Almost 100% of the power is observed to be coupled between the nuclei with the stroke length L. The refractive index of the sensor layer and α-streptavidin is 1.45 (we neglect the dispersion of the biomolecule layer). The refractometric sensor derives its sensitivity from the fact that only the mode of the right nucleus has substantial overlap with the analyte.

Therefore, the proposed configuration was classified as a modal interferometer in the sense that two modes of the dual-core structure interfere between them. We only apply this variation to the first ring of vents around the right core to determine the impact on the sensitivity of the proposed sensor. The effective refractive index of the fundamental modes for both polarizations as a function of the refractive index of the analyte.

Transmittance of MOF with two core transverse chirping for L = 50 mm and L = 70 mm as a function of analyte refractive index: (a) RI sensor without biomolecule layers; (b) RI sensor with layers of biomolecules in the first ring of air holes around the right core. In Fig. 11(a) , we can see that the sensitivity of the two-core cross-chirped MOF structure scales with the device length.

Figure 1. SEM images of (a) a dual-core transversally chirped MOF obtained with the standard stack and draw technique

Acknowledgements

Finally, the sensing possibilities enabled by the transversely chirped microstructure concept, which can be exploited for refractive index sensing in an interferometric setup, have been demonstrated. The sensor can be operated over a wide range of analyte refractive index values ​​with higher sensitivity compared to other selectively charged MOF sensors.

Author details

In general, this kind of mode selective coupler has potential applications in MDM optical fiber communication as it can increase the channel capacity. Liu, Jianxiang Wen, and Tingyun Wang, Mode converter based on the long period fiber gratings written in dual-mode fiber, in 2015 Opto-Electronics and Communications Conference (OECC) (IEEE, 2015), Vol. All-optical ultrafast wavelength and mode converter based on inter-modal four-wave mixing in few-mode fibers.

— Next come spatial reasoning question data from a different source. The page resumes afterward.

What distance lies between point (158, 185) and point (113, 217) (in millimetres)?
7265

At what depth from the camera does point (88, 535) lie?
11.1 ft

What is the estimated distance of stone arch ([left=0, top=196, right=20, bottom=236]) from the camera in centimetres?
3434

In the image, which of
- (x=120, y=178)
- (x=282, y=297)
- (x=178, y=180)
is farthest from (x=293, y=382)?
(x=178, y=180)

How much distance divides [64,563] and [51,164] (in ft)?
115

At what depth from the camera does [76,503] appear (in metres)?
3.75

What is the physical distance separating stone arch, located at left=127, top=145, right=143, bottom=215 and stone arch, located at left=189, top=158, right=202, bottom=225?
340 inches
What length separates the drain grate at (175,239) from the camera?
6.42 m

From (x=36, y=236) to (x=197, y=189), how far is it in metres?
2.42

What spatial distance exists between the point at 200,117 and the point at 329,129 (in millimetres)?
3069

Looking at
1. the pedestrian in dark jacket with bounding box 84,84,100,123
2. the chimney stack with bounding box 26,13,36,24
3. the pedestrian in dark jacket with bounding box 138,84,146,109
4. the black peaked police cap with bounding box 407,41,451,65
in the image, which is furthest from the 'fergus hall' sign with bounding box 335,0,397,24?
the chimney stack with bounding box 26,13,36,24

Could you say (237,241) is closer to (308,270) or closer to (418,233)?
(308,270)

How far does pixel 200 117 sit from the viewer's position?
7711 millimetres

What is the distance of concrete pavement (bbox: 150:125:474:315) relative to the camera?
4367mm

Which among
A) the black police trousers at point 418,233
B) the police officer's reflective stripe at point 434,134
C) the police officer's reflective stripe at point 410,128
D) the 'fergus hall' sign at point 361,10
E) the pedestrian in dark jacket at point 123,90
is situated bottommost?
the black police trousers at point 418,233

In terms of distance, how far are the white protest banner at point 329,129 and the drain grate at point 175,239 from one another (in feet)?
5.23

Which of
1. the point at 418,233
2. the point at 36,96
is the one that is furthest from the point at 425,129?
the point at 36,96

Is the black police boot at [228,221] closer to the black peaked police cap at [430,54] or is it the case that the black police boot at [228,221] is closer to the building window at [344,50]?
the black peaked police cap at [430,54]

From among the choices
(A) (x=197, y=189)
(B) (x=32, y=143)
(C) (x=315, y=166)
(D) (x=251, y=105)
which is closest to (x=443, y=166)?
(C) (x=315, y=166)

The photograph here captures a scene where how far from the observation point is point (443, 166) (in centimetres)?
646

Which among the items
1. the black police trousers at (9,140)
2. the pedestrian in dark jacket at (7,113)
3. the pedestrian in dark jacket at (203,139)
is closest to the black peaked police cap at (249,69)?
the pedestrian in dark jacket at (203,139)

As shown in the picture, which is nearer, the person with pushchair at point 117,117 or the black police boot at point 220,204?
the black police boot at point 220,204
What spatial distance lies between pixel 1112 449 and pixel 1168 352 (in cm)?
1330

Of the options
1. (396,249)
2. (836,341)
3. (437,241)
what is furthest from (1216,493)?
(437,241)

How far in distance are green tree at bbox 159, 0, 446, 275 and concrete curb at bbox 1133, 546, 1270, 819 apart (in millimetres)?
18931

Understanding birefringence effects in an all-fiber device based on photonic crystal fibers with integrated electrodes. Effect of filler metal on birefringent optical properties of photonic crystal fiber with integrated electrodes. Mode-selective characteristics of an optical fiber with a high-index core and a photonic bandgap cladding.

A mode-selective coupler based on a dual-core photonic crystal fiber with non-identical cores for spatial mode conversion, in Latin American Conference on Optics and Photonics (OSA, 2016), p. Simultaneous measurement of stress, temperature and refractive index based on multimode interference, tapered fibers and fiber Bragg gratings.